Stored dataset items
--- begin ---
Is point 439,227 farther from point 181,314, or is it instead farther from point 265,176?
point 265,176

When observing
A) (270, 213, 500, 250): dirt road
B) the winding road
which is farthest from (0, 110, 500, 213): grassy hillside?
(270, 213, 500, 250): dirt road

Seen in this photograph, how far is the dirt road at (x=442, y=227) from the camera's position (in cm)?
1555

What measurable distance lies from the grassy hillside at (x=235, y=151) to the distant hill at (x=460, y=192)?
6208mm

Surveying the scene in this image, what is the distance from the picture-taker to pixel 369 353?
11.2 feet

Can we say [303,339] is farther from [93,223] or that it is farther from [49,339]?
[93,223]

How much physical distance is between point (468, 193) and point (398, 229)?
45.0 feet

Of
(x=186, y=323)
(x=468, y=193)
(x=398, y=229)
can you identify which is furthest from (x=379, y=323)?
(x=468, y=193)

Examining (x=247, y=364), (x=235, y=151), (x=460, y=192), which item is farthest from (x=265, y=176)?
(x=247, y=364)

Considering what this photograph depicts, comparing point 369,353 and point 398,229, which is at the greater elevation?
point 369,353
--- end ---
## Work to complete
Copy all of the stored dataset items above verbatim, from the first to the last.

## The answer
Is point 439,227 farther from point 181,314, or is it instead farther from point 265,176?
point 265,176

When observing
A) (270, 213, 500, 250): dirt road
B) the winding road
which is farthest from (0, 110, 500, 213): grassy hillside?
(270, 213, 500, 250): dirt road

Seen in this photograph, how far is the dirt road at (x=442, y=227) from the camera's position (in cm)?
1555

What measurable distance lies from the grassy hillside at (x=235, y=151) to the distant hill at (x=460, y=192)?
6208mm

Surveying the scene in this image, what is the distance from the picture-taker to pixel 369 353?
11.2 feet

Can we say [303,339] is farther from [93,223] or that it is farther from [49,339]?
[93,223]

How much physical distance is between point (468, 193) and point (398, 229)?
45.0 feet

Of
(x=186, y=323)
(x=468, y=193)
(x=398, y=229)
can you identify which is furthest from (x=379, y=323)?
(x=468, y=193)

Examining (x=247, y=364), (x=235, y=151), (x=460, y=192), which item is farthest from (x=265, y=176)?
(x=247, y=364)

Considering what this photograph depicts, comparing point 369,353 and point 398,229, which is at the greater elevation?
point 369,353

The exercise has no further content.